2. Rich people aren’t “being lived”. As opposed to living. No wealthy person beseeches anyone for a raise. Or does the prep work, explaining his worth to the company and why he’s entitled to more. Being rich starts with the self-determination, as counterintuitive and pollyanaish as that sounds.
The thing is, you probably know this instinctively. Who’s more likely to get rich:
a) The college-educated junior account coordinator who stays late and delivers her sales reports to the boss a day early, hoping to get noticed to the point where she can become an account executive one day and do more of the same, or
b) The immigrant with a shaky command of English who borrows from his cousin to open a falafel stand?
The first couple of years, their incomes might not differ by much. The immigrant might even work longer hours. But his success is contingent on him, and no one else. So is his failure, if any. No one can promote him, but no one can fire him. The point isn’t that all immigrant food vendors get rich.

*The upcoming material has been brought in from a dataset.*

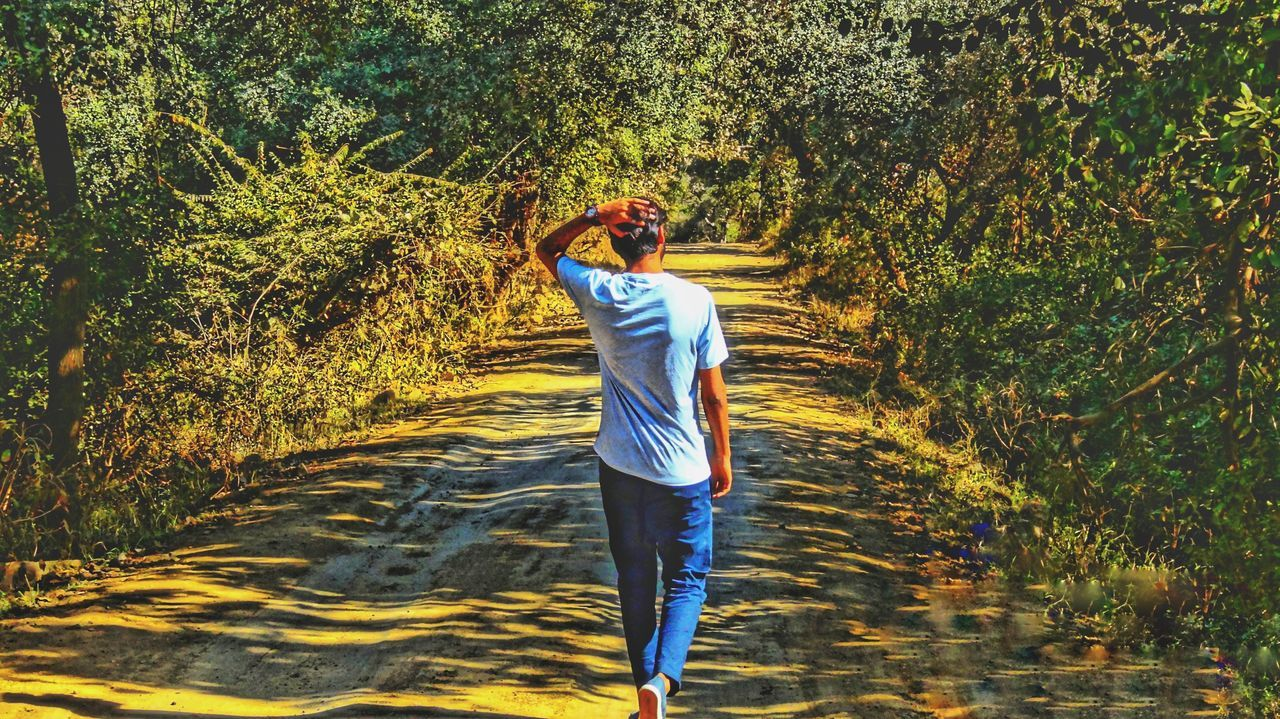 real people, water, one person, leisure activity, full length, casual clothing, lifestyles, nature, standing, tree, day, outdoors, walking, growth, young women, young adult, beauty in nature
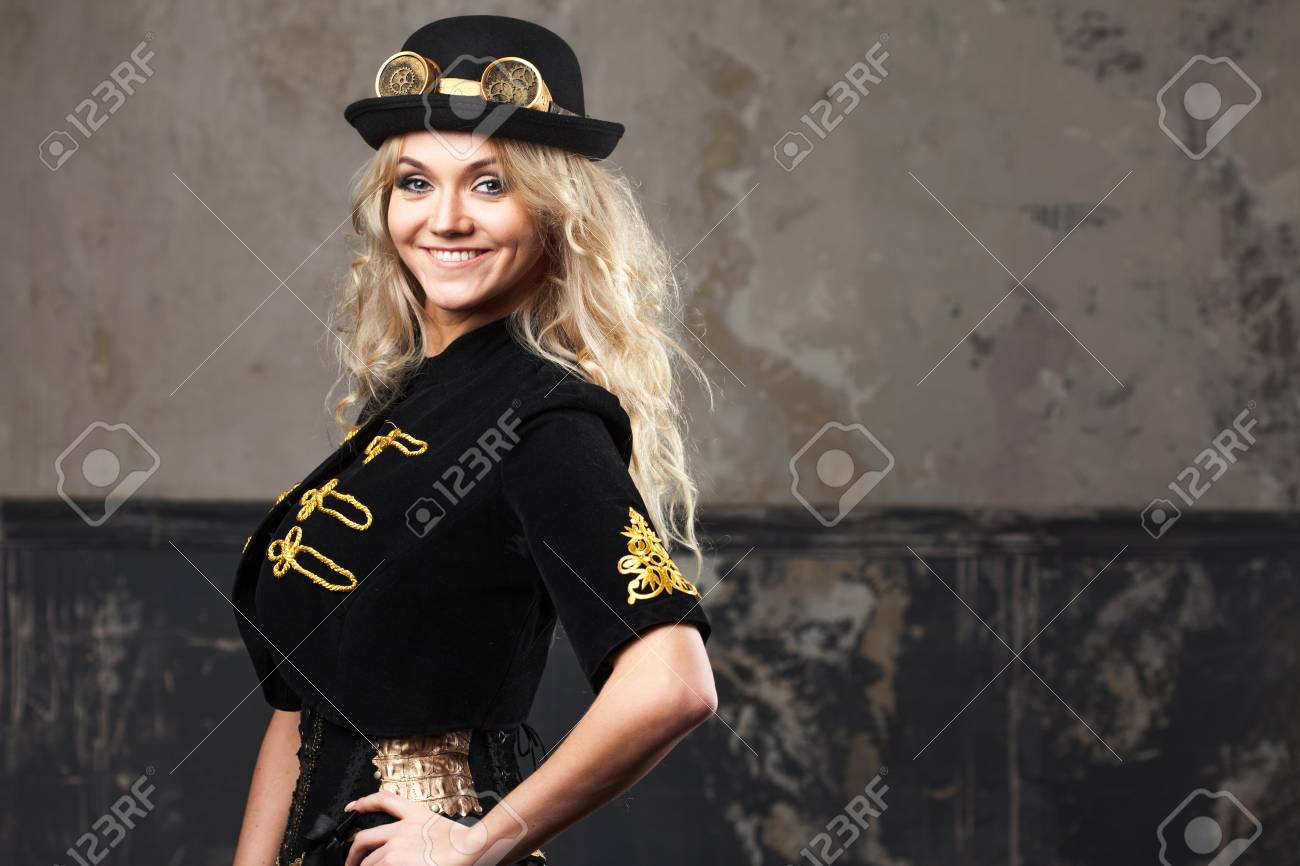 3b36c603277 Portrait of a beautiful steampunk woman hat-bowler hat over grunge  background. Stock Photo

The point is that by living self-determined lives, they’re in a better position to create wealth than the junior account coordinator who’s waiting for the person above her to transfer/get fired/have a baby.
If a rich person wants more money, he creates it. By soliciting another client. By creating and promoting another product. By using another passive income stream. Not by hoping to catch the boss during one of his rare generous moods.
3. They care about output, not input. See our prior post about this.
It doesn’t matter how many hours you worked, it matter how many widgets you created. In fact, it doesn’t even matter how many widgets you created, it matters how much revenue they brought in. And even that is less important than how much profit they generated. (And if you don’t understand the difference between revenue and profit, buy the freaking book already.)
Or take the office building example from above. Once you get enough good tenants in there to fill it, the money starts flowing in with marginal effort. If Tim Cook flies to Helsinki for a ski trip next week instead of going to work, a few thousand iPads are still going to be sold. But the employee who relies on income for sustenance has to apply himself for every dollar. Which brings us to:
4. Wealth ≠ income. Not even close. There’s a reason why the ultra-rich usually keep quiet when Congress discusses raising tax rates on high-income people. Because confiscating more and more of a hard-working person’s income has little bearing on a rich person’s ability to build wealth. Capital gains, IRA proceeds, investment appreciation…whatever its name, money that they don’t directly work for is what separates the rich from the never-will-be.
5. Dust yourself off. Even if you don’t pick up as many clients as you like, or go half a day without having to open the register, a wealthy-person-in-training has a permanent internal motivator; memories of how badly life sucked taking orders at the old job.
6. (Of course) Buy assets, sell liabilities. Put $150 a month in an IRA, or put it in cigarettes by the carton?